WORK ITEM — Write out the passage of the Warren Webster excerpt below, word for word, from "This post is" to "the public schools.".

*** SOURCE DOCUMENT Section Begins ***

This post is an excerpt from the book, The Life and Times of Warren Webster, by Warren Webster, Jr.
My grandmother’s maiden name was Sarah Holmes Thorn. She was a farmer’s daughter and both she and my grandfather were born in New Jersey. They had six children—Elwood S., A. Spencer, Laura, Warren (my father), Theodore L., and Hannah L. In 1869, when my father was six years old, the family moved across the Delaware to Woodbury, N. J. There they lived for about seven years, my father attending the public schools.
Of his childhood at Woodbury my father had many tales to recount, but the one I like best was about his earning his first money. It illustrates in a practical way the old saying that “the boy is father to the man.”
“I earned my first money,” he would say, “when I was ten or eleven years old. I had a mighty hard time doing it, too, but it was really my own fault. One day I heard a farmer-friend tell my father that he had a batch of sweet-potato vines which he wanted to plant right away, but that owing to the labor-shortage he could get no help. I asked if it were work that I could do and the farmer said it was. Accordingly, I went with him to his farm to spend the night and the next morning we went out to plant the vines. Not having much idea of the working conditions, I had worn a pair of new shoes, which I prized a good deal. I soon found that the sand and mud were playing havoc with my shoes. I accordingly took them off, placed them carefully under a bush and started working in my bare feet.

*** SOURCE DOCUMENT Section Ends ***
*** INPUT DATA Section Begins ***

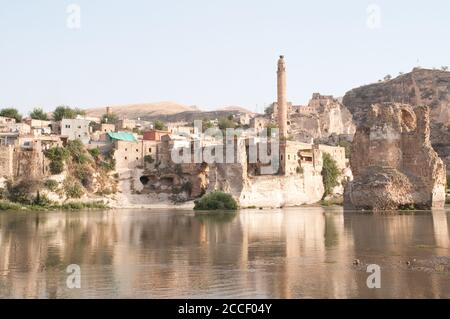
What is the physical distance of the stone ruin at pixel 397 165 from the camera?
139ft

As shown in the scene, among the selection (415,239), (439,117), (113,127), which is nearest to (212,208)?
(113,127)

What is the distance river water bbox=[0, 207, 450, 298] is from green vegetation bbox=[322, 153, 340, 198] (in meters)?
37.7

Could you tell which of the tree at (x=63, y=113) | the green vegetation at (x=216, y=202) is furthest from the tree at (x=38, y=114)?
the green vegetation at (x=216, y=202)

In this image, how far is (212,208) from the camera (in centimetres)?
5181

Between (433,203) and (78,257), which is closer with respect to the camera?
(78,257)

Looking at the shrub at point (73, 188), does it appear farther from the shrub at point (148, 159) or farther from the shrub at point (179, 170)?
the shrub at point (179, 170)

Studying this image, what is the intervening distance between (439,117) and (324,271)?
9726 cm

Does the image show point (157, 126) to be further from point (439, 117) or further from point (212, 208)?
point (439, 117)

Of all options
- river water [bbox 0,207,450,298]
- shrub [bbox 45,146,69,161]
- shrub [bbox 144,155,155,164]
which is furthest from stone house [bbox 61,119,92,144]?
river water [bbox 0,207,450,298]

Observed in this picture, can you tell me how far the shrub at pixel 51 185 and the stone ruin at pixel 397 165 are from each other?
82.9 ft

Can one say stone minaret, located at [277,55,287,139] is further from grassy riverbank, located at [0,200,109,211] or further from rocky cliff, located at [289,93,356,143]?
grassy riverbank, located at [0,200,109,211]

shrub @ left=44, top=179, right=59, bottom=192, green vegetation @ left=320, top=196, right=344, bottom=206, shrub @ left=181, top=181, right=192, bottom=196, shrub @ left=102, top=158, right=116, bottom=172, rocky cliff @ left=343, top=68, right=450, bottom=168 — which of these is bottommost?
green vegetation @ left=320, top=196, right=344, bottom=206

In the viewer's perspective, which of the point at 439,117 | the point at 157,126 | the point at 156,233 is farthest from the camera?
the point at 439,117

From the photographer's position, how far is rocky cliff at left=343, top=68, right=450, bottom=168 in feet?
357
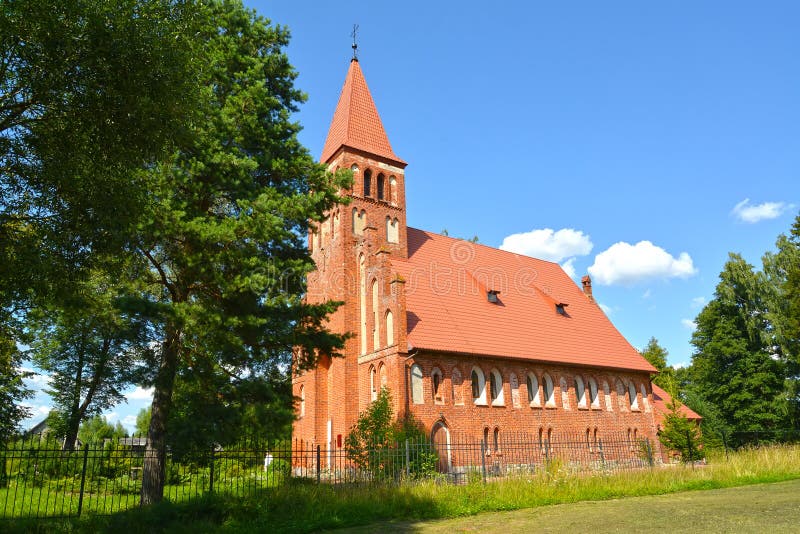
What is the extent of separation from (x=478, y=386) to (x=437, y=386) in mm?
2226

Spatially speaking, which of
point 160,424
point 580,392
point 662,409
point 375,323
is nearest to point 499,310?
point 580,392

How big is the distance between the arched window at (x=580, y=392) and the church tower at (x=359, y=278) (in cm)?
1017

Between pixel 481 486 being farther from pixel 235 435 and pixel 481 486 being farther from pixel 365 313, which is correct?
pixel 365 313

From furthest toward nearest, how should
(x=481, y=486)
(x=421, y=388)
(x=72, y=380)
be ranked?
1. (x=72, y=380)
2. (x=421, y=388)
3. (x=481, y=486)

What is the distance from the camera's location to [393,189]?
26.4m

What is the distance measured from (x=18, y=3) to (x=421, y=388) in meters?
16.4

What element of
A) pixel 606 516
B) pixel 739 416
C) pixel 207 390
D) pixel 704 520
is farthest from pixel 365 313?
pixel 739 416

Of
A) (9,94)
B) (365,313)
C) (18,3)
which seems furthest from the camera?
(365,313)

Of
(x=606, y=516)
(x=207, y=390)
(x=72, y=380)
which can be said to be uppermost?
(x=72, y=380)

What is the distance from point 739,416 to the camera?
1336 inches

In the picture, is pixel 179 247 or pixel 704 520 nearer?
pixel 704 520

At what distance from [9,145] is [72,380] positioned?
78.4 ft

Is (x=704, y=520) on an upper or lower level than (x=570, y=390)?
lower

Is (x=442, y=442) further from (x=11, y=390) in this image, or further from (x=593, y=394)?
(x=11, y=390)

*** INPUT DATA Section Ends ***

FINAL ANSWER —
This post is an excerpt from the book, The Life and Times of Warren Webster, by Warren Webster, Jr.
My grandmother’s maiden name was Sarah Holmes Thorn. She was a farmer’s daughter and both she and my grandfather were born in New Jersey. They had six children—Elwood S., A. Spencer, Laura, Warren (my father), Theodore L., and Hannah L. In 1869, when my father was six years old, the family moved across the Delaware to Woodbury, N. J. There they lived for about seven years, my father attending the public schools.